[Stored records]
----------------------------------------

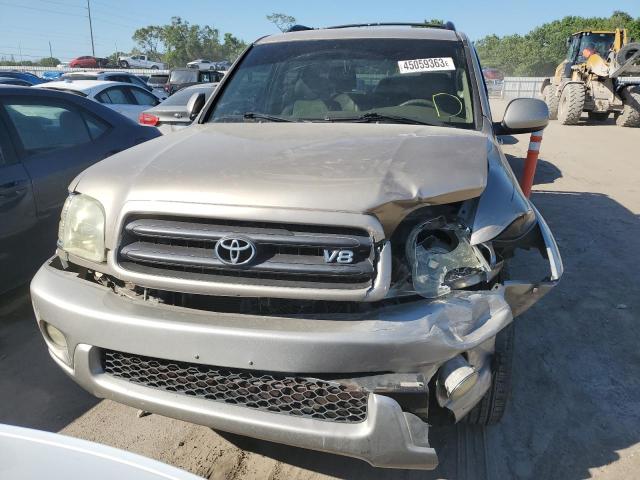 Photo 5 from auction – 2002 TOYOTA SEQUOIA SR with VIN 5TDZT34A72S114368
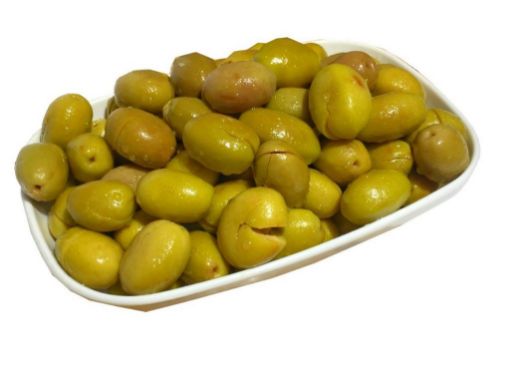 Yörtat Lüks Kırma Yeşil Zeytin 100-120 Boy 1 kg. ürün görseli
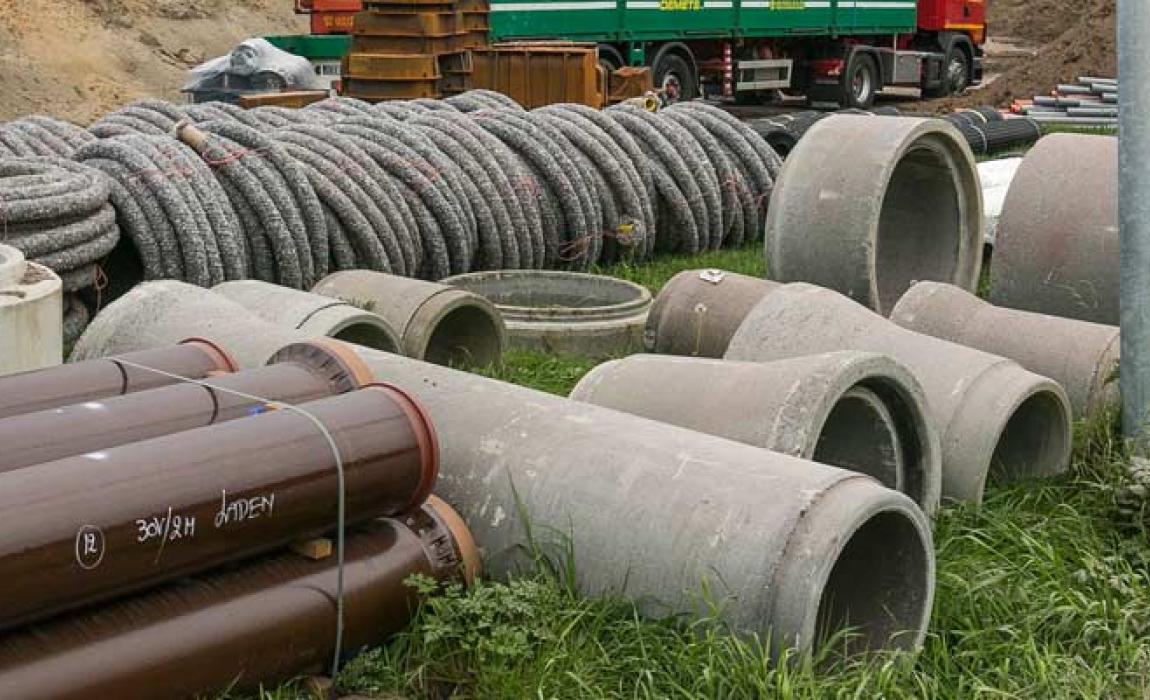 tubes for sewer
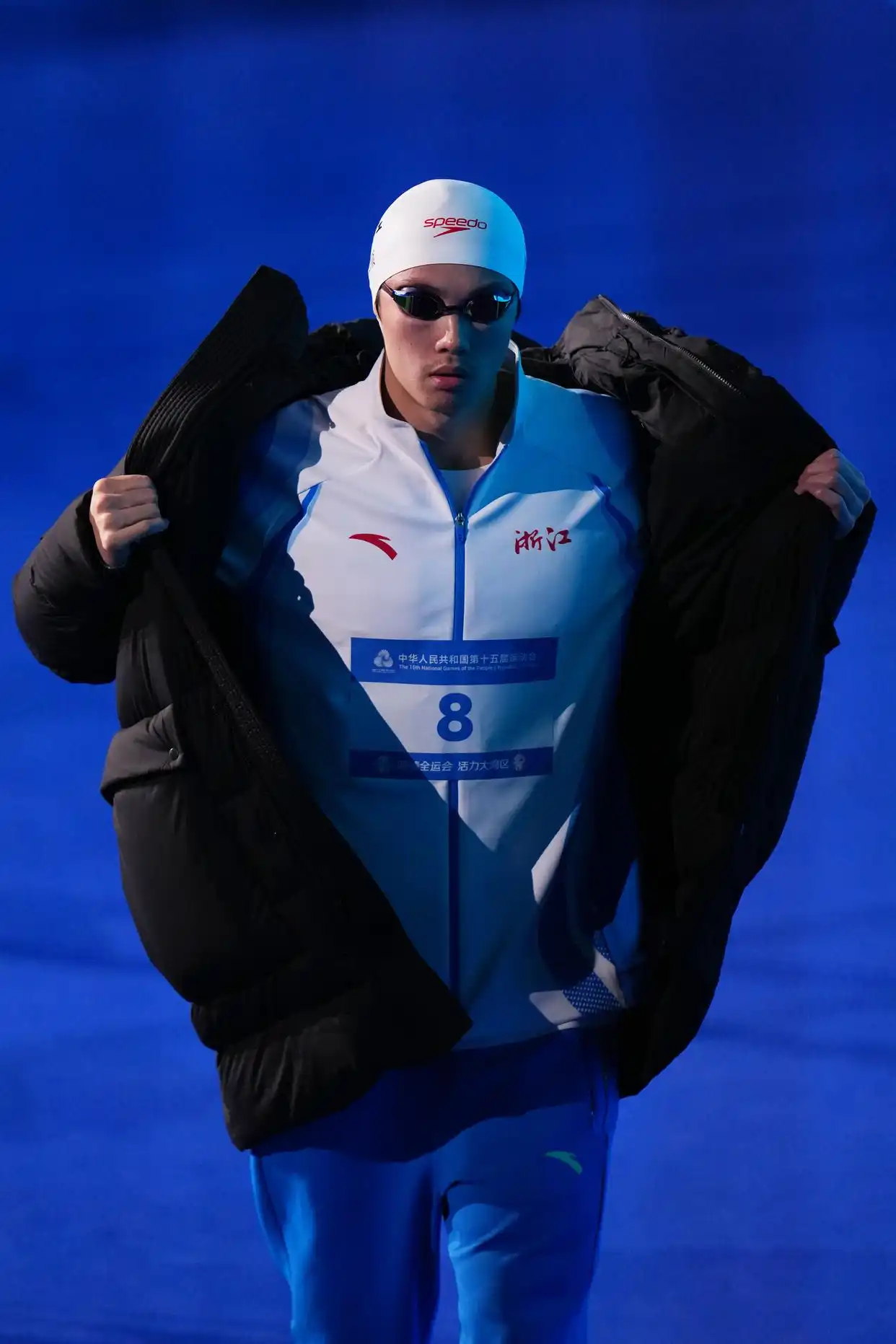汪顺400米个人混合泳四连冠_汪顺全运会19金成史上第一人_汪顺全运会金牌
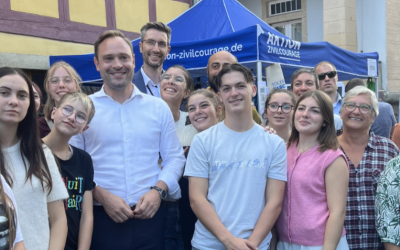 Drei Tage gelebte Demokratie in Sebnitz – Rückblick auf den Tag der Sachsen in Sebnitz 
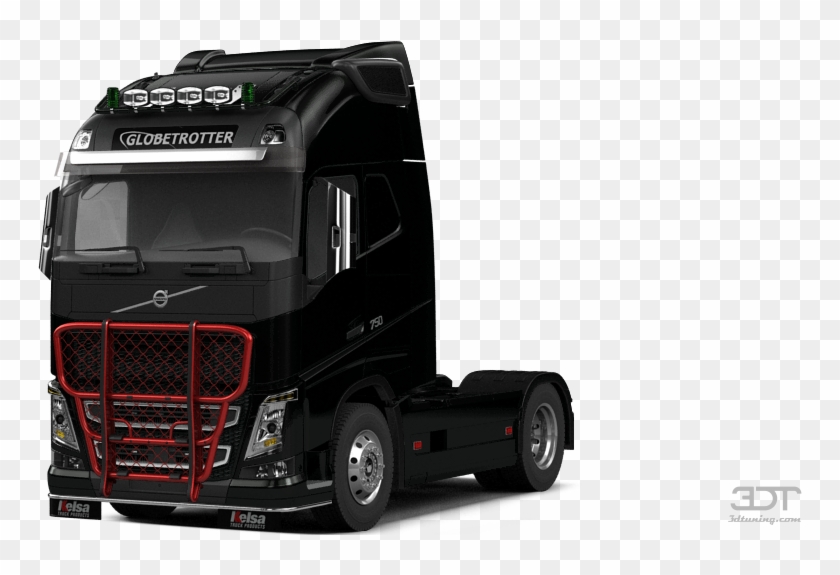 Volvo Fh16 Globetrotter Xl Cab Truck 2013 Tuning - 3d Tuning Clipart #3944433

----------------------------------------

**WORK TO COMPLETE:** When you copy the entries, keep every word exactly as it stands and drop any pictures.

**WRITTEN SOLUTION:**
 Photo 5 from auction – 2002 TOYOTA SEQUOIA SR with VIN 5TDZT34A72S114368
 Yörtat Lüks Kırma Yeşil Zeytin 100-120 Boy 1 kg. ürün görseli
 tubes for sewer
汪顺400米个人混合泳四连冠_汪顺全运会19金成史上第一人_汪顺全运会金牌
 Drei Tage gelebte Demokratie in Sebnitz – Rückblick auf den Tag der Sachsen in Sebnitz 
 Volvo Fh16 Globetrotter Xl Cab Truck 2013 Tuning - 3d Tuning Clipart #3944433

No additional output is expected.